The 79,000 square foot complex is planned for the rear of the parcel, with the front planned to be occupied by a food market, restaurant and one other commercial enterprise that has yet to be determined. Mayor John Ducey said recently that Peter Tasca, who is developing the sports dome, has decided on numerous features, including a football field that can be converted into three lacrosse fields, sand volleyball courts, and even a “flow rider” indoor wave machine for surfing.
“It will go all year long, and you won’t have to worry about the water temperature,” Ducey said.
The sports dome will also feature an arcade room, party room, ceramics suite and a physical therapy office. Additional uses will be chosen as construction starts.
“He’s looking for other ideas for the other portions of it,” said Ducey.

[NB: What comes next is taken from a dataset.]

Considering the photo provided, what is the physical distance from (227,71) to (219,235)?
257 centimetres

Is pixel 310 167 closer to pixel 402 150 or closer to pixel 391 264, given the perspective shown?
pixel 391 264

The building itself will not, at least from the front, resemble other “bubbles” such as Goodsports in Wall Township or the Toms River Regional school district’s Bennett Bubble on Hooper Avenue. Instead, the exterior will be a prefabricated “butler” style building with a aesthetically-pleasing facade that will hide the industrial look of the dome itself.
Ducey said Tasca wants to open by November.
“Whether or not that’s pushing it too much, that’s what he wants,” he said. “We’re hoping to have it by the end of the year.”
The Brick complex will be the third Tasca has built, including the well-known “Superdome” in Waldwick, pictured with this story.
Before construction can begin, the two parties – Tasca’s company and developer Jack Morris, who will own the front portion of the site – must agree on parking and stormwater management plans that will be submitted to the state Department of Environmental Protection. Because of its location adjacent to waterways, the project requires a CAFRA (Coastal Areas Facilities Review Act) permit detailing its environmental impacts. The process of obtaining such a permit usually takes four to six months.
After the permit is in hand, plans for the development itself will go before the planning board and township council for final approval.
As it currently stands, the two owners are in negotiations, working out the details of the plans to be submitted to DEP.
“All these entities have to decide on shared parking, stormwater, all these things that CAFRA wants to know about,” said Ducey. “Hopefully they will agree on the concept plan.”
There are fewer details available on the Morris-owned portion of the plot. The 22,000 square foot parcel will consist of three buildings – the food market, a restaurant of some sort and commercial space, possibly a bank. Morris has not acquired tenants yet, Ducey said, so there has not been any confirmation as to which businesses will be moving in.